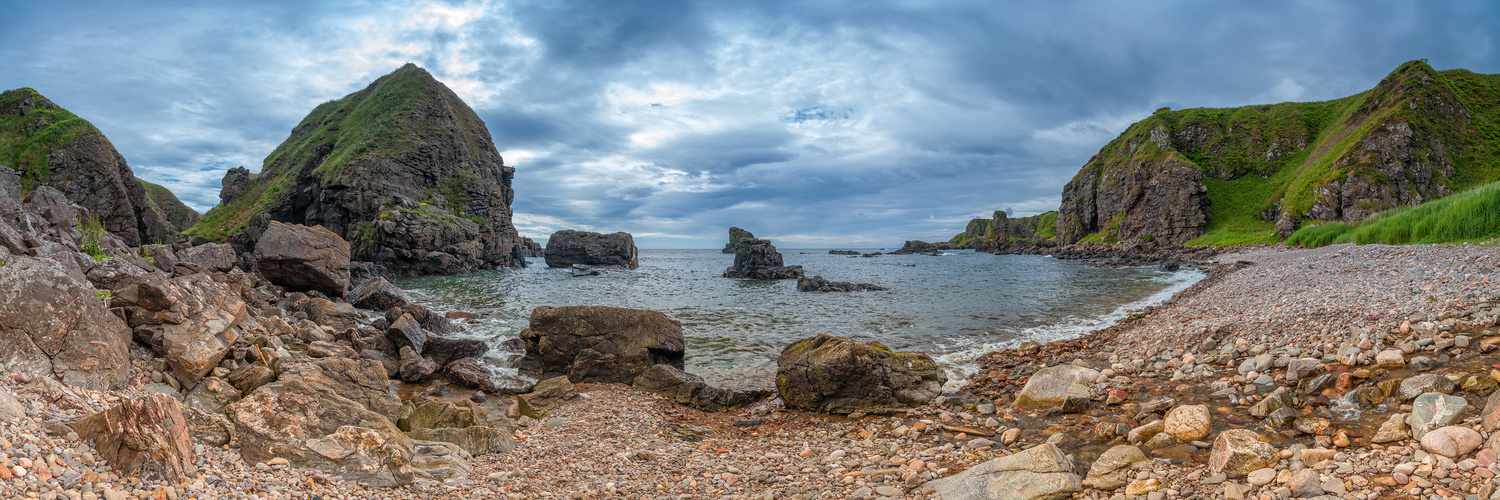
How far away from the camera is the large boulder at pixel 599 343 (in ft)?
45.8

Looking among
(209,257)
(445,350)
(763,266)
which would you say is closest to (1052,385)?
(445,350)

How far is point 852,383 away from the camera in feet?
35.5

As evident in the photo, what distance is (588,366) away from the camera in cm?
1391

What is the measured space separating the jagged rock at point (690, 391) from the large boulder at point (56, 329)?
8.58 meters

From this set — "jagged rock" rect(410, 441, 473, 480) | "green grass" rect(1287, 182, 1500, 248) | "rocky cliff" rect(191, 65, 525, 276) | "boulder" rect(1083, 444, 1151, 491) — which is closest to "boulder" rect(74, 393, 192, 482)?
"jagged rock" rect(410, 441, 473, 480)

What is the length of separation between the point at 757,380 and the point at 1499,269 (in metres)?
16.9

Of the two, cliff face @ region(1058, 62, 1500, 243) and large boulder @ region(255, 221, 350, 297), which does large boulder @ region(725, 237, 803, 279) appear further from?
cliff face @ region(1058, 62, 1500, 243)

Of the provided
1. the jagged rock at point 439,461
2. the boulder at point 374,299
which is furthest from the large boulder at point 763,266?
the jagged rock at point 439,461

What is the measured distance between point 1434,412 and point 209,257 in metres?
30.3

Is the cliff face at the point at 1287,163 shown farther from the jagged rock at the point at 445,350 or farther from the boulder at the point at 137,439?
the boulder at the point at 137,439

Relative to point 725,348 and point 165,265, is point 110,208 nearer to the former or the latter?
point 165,265

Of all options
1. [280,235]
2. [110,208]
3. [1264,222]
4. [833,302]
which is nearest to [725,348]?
[833,302]

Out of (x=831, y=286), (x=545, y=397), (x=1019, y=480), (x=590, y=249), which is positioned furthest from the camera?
(x=590, y=249)

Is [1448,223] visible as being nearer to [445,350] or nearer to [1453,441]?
[1453,441]
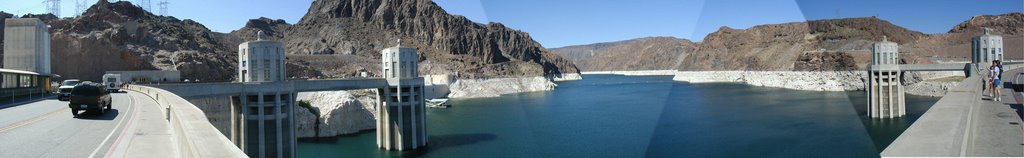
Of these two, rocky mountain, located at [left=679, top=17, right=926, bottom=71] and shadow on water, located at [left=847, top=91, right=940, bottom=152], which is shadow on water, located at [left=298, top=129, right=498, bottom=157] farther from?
rocky mountain, located at [left=679, top=17, right=926, bottom=71]

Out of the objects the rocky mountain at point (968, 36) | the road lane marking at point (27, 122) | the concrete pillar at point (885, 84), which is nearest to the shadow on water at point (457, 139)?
the road lane marking at point (27, 122)

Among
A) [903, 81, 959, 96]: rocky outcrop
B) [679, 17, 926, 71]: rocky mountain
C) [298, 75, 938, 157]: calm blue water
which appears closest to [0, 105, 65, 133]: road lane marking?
[298, 75, 938, 157]: calm blue water

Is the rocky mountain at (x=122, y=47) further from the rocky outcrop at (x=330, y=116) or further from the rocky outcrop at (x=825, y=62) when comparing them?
the rocky outcrop at (x=825, y=62)

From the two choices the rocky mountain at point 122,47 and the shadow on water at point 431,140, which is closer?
the shadow on water at point 431,140

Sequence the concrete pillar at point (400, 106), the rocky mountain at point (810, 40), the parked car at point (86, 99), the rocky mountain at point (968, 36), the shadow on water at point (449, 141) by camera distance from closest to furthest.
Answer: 1. the parked car at point (86, 99)
2. the shadow on water at point (449, 141)
3. the concrete pillar at point (400, 106)
4. the rocky mountain at point (968, 36)
5. the rocky mountain at point (810, 40)

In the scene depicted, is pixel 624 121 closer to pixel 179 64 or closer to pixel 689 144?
pixel 689 144

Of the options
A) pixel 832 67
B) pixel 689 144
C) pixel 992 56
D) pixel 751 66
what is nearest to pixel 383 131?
pixel 689 144

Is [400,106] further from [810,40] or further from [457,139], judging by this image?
[810,40]
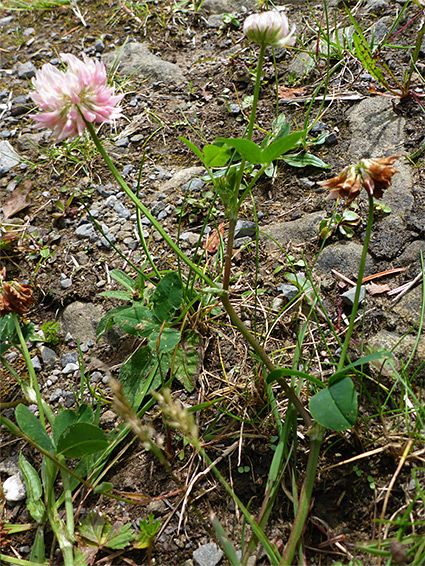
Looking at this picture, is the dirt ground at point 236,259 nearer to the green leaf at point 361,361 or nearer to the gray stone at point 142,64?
the gray stone at point 142,64

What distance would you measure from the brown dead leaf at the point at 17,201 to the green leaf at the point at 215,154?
3.91 feet

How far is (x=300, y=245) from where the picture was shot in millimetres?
2045

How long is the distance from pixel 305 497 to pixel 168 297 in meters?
0.77

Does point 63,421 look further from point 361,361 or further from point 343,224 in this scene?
point 343,224

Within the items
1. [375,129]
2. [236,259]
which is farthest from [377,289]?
[375,129]

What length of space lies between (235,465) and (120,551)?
42cm

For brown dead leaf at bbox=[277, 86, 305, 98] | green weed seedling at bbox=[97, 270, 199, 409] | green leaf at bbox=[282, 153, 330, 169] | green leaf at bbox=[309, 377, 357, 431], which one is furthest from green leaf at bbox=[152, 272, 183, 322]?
brown dead leaf at bbox=[277, 86, 305, 98]

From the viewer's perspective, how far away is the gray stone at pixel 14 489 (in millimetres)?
1605

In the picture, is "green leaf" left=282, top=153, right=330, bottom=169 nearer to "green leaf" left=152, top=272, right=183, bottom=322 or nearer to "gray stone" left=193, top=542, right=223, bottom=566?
"green leaf" left=152, top=272, right=183, bottom=322

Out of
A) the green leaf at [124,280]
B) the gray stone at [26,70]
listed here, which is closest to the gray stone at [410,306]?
the green leaf at [124,280]

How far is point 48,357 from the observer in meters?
1.95

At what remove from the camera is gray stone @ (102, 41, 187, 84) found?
2967 millimetres

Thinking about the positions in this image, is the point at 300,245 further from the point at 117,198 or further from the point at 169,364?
the point at 117,198

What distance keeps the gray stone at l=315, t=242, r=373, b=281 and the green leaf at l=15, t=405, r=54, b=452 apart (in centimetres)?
116
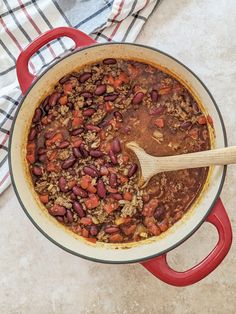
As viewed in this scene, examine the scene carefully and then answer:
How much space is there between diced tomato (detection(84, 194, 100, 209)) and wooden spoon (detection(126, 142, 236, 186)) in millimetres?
130

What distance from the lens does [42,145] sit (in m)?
1.74

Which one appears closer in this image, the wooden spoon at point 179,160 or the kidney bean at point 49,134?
the wooden spoon at point 179,160

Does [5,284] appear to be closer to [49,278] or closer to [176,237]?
[49,278]

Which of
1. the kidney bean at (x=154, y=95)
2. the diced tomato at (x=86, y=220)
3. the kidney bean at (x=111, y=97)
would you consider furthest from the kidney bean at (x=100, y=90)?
the diced tomato at (x=86, y=220)

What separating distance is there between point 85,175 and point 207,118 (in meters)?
0.36

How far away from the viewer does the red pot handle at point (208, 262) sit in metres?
1.57

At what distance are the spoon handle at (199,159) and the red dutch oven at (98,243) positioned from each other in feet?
0.33

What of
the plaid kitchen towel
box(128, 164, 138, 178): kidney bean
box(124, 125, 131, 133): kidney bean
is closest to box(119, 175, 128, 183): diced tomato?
box(128, 164, 138, 178): kidney bean

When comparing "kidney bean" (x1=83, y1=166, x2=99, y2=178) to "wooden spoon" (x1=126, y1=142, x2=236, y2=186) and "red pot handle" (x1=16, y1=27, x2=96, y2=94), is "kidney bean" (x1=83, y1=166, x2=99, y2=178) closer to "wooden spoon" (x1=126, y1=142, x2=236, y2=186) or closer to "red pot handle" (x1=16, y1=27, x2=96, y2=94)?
"wooden spoon" (x1=126, y1=142, x2=236, y2=186)

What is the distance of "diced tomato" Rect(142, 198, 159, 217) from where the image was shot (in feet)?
5.64

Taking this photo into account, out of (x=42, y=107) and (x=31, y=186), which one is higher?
(x=42, y=107)

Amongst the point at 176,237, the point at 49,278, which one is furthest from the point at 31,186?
the point at 176,237

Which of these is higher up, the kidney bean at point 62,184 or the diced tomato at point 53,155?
the diced tomato at point 53,155

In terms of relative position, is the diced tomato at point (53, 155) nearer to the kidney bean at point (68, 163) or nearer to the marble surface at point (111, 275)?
the kidney bean at point (68, 163)
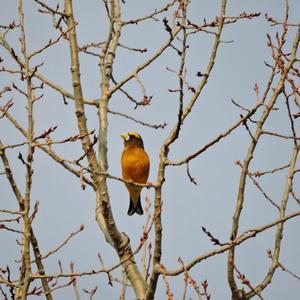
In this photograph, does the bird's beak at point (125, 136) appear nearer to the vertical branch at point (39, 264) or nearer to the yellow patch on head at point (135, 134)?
the yellow patch on head at point (135, 134)

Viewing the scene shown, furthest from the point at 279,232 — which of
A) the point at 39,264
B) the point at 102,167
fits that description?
the point at 39,264

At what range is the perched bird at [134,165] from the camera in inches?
341

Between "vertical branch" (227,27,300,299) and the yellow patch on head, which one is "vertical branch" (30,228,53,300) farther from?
the yellow patch on head

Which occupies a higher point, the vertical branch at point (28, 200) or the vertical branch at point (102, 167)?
the vertical branch at point (102, 167)

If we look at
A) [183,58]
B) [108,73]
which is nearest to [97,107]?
[108,73]

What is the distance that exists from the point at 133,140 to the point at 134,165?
610 mm

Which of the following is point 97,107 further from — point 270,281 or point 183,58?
point 270,281

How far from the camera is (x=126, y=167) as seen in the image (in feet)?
28.6

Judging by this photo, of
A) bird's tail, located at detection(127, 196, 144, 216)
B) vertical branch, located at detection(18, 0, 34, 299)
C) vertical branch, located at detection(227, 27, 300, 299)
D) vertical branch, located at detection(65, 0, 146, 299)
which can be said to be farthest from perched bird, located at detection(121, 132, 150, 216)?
vertical branch, located at detection(18, 0, 34, 299)

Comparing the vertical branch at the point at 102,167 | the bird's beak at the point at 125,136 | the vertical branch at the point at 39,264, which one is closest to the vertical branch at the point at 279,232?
the vertical branch at the point at 102,167

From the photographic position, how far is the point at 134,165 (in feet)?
28.6

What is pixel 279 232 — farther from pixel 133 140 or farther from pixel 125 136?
pixel 125 136

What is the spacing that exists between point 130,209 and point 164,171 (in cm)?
449

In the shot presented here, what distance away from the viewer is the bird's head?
916cm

——————

▶ Do this
Rewrite the entries starting at the line containing "What is the measured space" and ending at the line containing "8.58 meters", swapping "jagged rock" for "pointed rock" and leaving everything else unchanged.

▶ The output
What is the measured space separating the pointed rock at point (690, 391) from the large boulder at point (56, 329)?
8.58 meters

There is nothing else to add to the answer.